─── Task inputs
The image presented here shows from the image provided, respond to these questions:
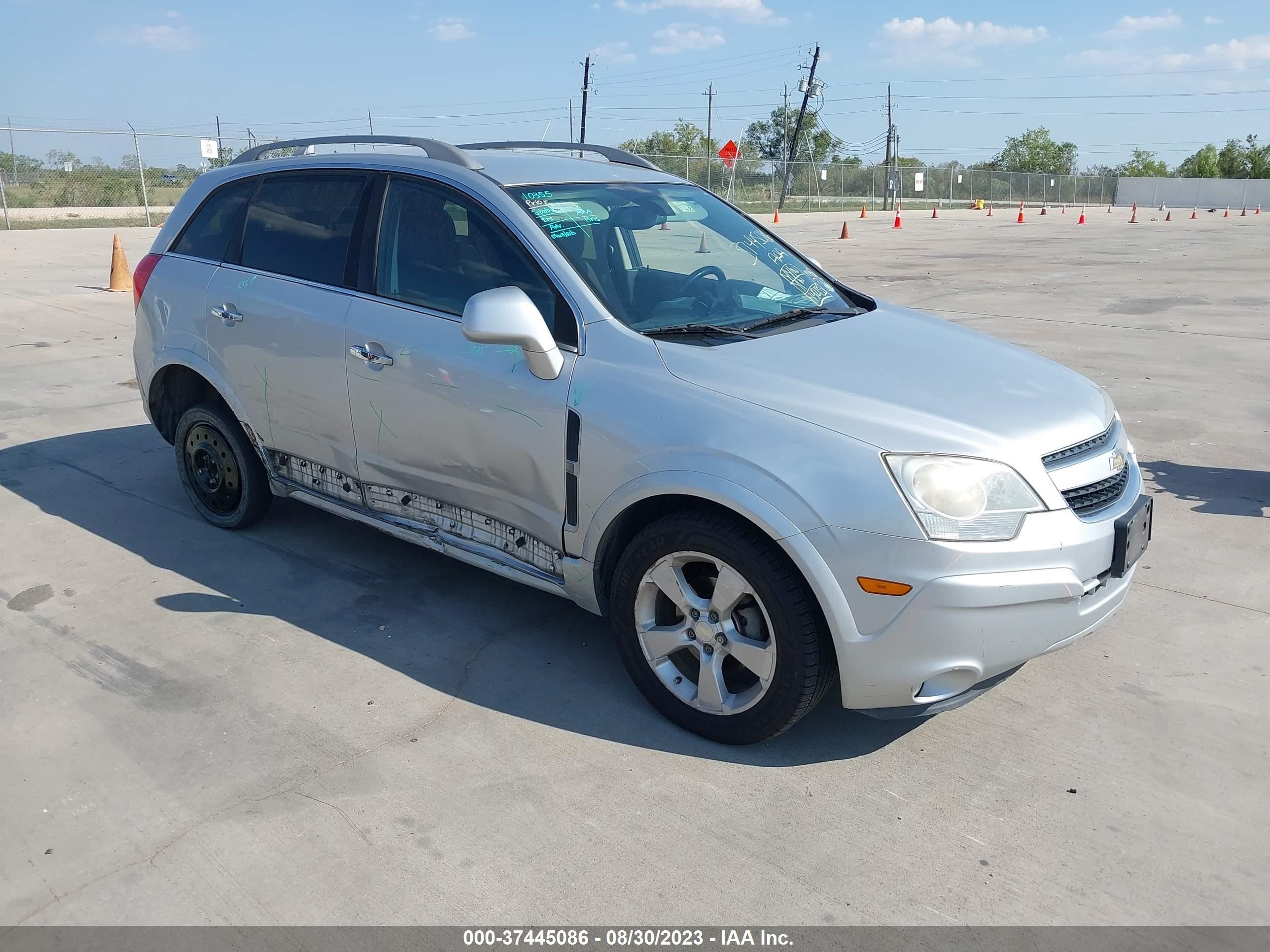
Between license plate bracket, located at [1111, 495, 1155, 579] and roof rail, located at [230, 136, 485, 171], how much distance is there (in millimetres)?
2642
──────
─── Task inputs
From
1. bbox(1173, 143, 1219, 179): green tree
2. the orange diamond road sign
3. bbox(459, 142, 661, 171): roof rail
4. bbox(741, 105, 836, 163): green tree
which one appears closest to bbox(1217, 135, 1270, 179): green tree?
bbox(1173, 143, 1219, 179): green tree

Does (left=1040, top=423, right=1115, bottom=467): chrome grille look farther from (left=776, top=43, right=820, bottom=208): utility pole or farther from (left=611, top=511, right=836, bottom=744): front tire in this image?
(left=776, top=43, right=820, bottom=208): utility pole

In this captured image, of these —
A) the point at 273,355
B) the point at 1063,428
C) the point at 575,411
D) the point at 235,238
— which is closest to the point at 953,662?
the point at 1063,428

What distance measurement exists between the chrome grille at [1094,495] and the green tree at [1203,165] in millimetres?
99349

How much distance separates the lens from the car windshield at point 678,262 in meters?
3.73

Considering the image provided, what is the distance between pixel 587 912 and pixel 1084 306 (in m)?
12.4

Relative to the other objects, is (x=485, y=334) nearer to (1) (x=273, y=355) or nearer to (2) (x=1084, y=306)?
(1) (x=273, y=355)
──────
Which rows above contain the string "bottom"? Copy each of those rows in full, one per line.

Does (left=1040, top=423, right=1115, bottom=467): chrome grille look farther from (left=776, top=43, right=820, bottom=208): utility pole or farther from (left=611, top=511, right=836, bottom=744): front tire in this image?
(left=776, top=43, right=820, bottom=208): utility pole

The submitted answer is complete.